++++ EXTRAIT
(Nairobi)- Trente-cinq des principales organisations africaines de défense des droits de l’Homme ont invité l’Union africaine à se déclarer en faveur de l’extradition de l’ancien dictateur tchadien Hissène Habré vers la Belgique afin qu’il y réponde d’accusations de crimes contre l’humanité, ou à organiser rapidement son procès en Afrique.
Le gouvernement du Sénégal a demandé à l’Union africaine—qui tiendra son Sommet à Khartoum au Soudan le 23 et 24 janvier prochain—de décider de ce qu’il adviendra de Habré.
Dans une lettre adressée aux Chefs d’Etat de l’Union africaine, les ONGs ont déclaré que l’extradition de Habré « constituerait un acte décisif dans la lutte contre l’impunité des auteurs de violations massives des droits de l’homme ».
Les organisations ont également rejeté l’idée, avancée par certains, selon laquelle Habré ne peut qu’être jugé en Afrique.
« Nous aurions bien évidemment souhaité que Habré puisse être jugé en Afrique » consent la lettre avant de souligner « Mais le fait est que le Sénégal a refusé de poursuivre Hissène Habré lorsqu’il en a eu l’opportunité en 2000, que le Tchad n’a jamais sollicité l’extradition de l’ex-président tchadien (et ne pourrait, en tout état de cause, lui garantir un procès équitable), et qu’aucun autre pays n’a formulé de demande d’extradition à son encontre ».
++++++++
DÉFI
Pouvez-vous reprendre l'article sur l'extradition de Hissène Habré en le poursuivant après sa dernière phrase ?
++++ ENTRÉES DE DONNÉES
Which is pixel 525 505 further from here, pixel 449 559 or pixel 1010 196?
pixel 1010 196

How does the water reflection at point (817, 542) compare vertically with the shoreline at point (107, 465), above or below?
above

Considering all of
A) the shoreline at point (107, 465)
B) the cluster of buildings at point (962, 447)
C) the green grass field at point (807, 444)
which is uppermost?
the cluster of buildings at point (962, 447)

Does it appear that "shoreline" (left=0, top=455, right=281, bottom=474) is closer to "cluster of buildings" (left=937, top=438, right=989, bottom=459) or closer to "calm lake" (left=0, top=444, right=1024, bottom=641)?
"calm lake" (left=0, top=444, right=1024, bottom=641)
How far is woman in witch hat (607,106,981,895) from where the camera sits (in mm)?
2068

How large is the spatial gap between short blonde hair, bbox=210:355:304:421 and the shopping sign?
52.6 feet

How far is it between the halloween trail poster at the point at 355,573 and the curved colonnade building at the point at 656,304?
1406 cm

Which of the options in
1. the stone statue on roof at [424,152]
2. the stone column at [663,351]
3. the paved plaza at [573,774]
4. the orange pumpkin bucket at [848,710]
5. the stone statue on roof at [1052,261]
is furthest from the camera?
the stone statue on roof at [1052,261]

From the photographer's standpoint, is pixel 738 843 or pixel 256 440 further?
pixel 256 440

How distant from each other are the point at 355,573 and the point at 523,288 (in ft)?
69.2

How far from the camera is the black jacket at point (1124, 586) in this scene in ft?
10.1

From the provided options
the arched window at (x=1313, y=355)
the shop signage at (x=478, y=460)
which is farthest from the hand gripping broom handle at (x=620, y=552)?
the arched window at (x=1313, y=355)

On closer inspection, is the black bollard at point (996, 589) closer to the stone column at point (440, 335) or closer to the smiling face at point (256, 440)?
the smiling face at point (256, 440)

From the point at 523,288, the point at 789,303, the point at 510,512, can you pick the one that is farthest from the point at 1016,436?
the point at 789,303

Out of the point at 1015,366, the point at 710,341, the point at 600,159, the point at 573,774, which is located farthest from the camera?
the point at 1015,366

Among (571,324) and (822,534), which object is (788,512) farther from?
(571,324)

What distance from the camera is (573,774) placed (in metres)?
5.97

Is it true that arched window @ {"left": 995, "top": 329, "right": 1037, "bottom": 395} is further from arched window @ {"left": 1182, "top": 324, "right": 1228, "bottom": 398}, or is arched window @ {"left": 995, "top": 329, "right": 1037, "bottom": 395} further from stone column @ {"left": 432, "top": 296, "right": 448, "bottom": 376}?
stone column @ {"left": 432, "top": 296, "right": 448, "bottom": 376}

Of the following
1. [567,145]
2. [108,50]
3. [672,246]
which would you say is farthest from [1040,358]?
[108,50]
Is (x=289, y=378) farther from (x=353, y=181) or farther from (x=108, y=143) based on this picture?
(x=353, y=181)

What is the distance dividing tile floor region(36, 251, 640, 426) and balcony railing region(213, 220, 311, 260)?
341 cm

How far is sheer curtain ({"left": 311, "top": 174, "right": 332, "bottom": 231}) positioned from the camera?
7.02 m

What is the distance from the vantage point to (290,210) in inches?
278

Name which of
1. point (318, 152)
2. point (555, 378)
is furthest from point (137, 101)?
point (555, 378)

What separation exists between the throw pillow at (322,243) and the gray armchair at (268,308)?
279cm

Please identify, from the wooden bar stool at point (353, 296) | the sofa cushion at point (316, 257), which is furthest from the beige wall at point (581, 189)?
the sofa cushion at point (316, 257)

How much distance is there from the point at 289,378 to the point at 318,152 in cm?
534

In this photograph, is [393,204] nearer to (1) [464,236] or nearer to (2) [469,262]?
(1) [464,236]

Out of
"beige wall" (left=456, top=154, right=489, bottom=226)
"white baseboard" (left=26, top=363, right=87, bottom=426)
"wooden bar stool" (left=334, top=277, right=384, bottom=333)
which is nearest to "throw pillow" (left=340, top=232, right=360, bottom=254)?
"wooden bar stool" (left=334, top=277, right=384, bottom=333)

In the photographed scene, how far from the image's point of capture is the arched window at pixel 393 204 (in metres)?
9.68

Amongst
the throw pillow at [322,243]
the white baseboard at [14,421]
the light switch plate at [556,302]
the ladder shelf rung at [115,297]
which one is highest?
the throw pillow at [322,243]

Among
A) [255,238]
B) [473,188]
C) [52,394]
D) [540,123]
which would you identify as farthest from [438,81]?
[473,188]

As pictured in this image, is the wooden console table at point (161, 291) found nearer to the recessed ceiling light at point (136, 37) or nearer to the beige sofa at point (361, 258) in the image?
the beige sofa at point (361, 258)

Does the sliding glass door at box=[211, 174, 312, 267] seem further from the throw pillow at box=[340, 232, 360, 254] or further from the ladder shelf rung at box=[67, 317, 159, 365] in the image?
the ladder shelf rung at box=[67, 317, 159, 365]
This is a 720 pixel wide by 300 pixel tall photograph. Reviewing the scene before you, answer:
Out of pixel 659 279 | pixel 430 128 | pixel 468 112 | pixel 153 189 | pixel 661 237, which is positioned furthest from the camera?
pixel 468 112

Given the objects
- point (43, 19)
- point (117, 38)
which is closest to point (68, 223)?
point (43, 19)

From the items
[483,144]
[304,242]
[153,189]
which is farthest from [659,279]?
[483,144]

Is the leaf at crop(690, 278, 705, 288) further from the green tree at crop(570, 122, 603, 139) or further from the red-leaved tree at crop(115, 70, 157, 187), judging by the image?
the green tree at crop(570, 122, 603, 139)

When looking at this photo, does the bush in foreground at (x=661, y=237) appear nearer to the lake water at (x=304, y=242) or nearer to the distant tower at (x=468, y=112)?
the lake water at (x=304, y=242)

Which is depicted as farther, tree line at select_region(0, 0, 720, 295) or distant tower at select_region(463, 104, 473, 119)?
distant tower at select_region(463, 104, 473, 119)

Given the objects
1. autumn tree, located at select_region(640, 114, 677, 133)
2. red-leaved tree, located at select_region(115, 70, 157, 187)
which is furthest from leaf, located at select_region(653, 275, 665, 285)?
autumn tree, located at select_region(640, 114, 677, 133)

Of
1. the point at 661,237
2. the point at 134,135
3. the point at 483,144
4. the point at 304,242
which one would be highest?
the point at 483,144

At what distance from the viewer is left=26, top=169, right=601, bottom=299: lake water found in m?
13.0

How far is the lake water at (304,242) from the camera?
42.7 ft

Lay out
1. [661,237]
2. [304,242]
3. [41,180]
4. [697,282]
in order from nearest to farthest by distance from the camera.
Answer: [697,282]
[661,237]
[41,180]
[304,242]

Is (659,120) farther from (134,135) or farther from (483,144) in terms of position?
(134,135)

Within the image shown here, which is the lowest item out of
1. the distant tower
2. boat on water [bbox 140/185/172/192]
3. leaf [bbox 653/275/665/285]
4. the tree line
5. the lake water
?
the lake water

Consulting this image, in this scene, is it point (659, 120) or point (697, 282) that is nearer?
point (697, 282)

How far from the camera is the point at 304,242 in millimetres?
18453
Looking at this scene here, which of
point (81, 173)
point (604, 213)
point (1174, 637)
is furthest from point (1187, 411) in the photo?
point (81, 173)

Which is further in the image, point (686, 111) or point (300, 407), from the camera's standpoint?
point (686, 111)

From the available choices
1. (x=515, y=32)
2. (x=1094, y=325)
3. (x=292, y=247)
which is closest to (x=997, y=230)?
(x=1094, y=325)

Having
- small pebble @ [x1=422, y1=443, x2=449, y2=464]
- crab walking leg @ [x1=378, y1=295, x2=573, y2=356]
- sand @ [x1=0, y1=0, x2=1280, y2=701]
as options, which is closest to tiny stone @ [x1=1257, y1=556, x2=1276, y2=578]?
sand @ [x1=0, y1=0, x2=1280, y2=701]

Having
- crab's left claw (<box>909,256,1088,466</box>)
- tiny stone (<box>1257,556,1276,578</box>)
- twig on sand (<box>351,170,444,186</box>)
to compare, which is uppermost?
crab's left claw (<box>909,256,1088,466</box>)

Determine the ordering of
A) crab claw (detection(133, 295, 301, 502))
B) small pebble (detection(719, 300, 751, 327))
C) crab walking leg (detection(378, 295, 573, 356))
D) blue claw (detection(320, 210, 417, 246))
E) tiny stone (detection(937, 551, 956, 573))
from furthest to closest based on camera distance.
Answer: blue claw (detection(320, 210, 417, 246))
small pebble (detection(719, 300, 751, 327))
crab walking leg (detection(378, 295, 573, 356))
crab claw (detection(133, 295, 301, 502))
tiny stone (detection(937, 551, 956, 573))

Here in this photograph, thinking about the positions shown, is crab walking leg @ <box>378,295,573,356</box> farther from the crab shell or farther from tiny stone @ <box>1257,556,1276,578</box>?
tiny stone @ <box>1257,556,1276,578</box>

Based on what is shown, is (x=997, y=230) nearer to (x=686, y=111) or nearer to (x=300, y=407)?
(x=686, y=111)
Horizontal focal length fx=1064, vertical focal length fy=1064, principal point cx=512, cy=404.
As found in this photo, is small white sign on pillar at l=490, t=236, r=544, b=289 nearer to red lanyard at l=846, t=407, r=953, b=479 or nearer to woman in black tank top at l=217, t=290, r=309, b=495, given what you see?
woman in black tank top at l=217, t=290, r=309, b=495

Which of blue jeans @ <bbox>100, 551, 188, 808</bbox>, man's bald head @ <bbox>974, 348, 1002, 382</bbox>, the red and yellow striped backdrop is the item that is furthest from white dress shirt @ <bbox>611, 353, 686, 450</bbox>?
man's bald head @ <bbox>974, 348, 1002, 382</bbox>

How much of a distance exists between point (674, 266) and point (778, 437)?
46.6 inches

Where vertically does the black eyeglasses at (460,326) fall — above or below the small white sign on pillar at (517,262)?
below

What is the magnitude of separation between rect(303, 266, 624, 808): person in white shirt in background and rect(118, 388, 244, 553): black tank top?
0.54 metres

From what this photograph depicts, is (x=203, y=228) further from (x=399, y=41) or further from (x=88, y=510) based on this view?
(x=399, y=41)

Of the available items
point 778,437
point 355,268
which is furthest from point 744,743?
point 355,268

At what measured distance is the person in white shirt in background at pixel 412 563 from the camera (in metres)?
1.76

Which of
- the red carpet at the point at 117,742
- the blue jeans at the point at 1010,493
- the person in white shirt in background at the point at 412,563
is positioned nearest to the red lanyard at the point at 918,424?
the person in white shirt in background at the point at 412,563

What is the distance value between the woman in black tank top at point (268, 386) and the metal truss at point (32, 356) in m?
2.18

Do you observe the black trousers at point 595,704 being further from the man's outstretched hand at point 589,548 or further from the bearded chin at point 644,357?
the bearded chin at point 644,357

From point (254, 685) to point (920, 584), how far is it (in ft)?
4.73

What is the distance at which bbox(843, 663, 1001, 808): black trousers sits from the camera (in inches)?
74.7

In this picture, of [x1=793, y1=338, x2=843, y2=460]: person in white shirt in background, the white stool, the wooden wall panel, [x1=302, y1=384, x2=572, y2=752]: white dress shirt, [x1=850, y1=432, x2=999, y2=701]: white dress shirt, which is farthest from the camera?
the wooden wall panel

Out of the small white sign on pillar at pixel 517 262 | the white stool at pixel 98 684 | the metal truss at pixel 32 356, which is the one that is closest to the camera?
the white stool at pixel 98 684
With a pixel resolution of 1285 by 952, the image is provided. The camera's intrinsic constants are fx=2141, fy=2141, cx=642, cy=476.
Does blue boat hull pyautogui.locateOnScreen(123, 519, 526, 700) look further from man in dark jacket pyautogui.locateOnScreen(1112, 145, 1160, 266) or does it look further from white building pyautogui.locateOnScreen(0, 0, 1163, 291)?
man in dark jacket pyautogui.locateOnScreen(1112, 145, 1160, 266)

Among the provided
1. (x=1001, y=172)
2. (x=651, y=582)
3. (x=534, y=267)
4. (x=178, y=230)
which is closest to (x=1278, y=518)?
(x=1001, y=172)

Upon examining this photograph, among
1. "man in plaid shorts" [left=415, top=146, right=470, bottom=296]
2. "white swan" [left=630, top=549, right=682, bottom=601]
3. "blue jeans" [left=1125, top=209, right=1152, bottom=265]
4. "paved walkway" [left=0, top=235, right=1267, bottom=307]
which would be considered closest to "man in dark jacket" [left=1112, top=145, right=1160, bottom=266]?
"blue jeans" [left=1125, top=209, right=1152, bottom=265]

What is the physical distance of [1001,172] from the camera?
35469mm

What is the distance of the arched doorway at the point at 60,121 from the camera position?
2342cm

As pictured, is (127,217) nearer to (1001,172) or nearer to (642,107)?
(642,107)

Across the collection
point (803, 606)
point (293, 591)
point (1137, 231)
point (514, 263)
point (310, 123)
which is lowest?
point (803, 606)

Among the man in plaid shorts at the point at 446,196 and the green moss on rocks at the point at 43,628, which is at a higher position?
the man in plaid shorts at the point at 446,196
++++++++
RÉSULTAT
La lettre conclut « Les victimes d’Hissène Habré ont déjà attendu 15 années avant de trouver une juridiction qui soit prête à les entendre, et beaucoup de survivants sont déjà décédés ».
Si le Sommet rejette l’idée que le procès se tienne en Belgique, estiment les ONGs, il doit proposer une alternative viable et rapide.
« Si les leaders africains ne souhaitent pas envoyer Hissène Habré à Bruxelles, alors ils se doivent de proposer un plan réaliste qui aboutirait à un procès équitable et dans des délais raisonnables en Afrique », affirme Jennifer Miano, Directrice exécutive de la Commission des Droits de l’homme du Kenya.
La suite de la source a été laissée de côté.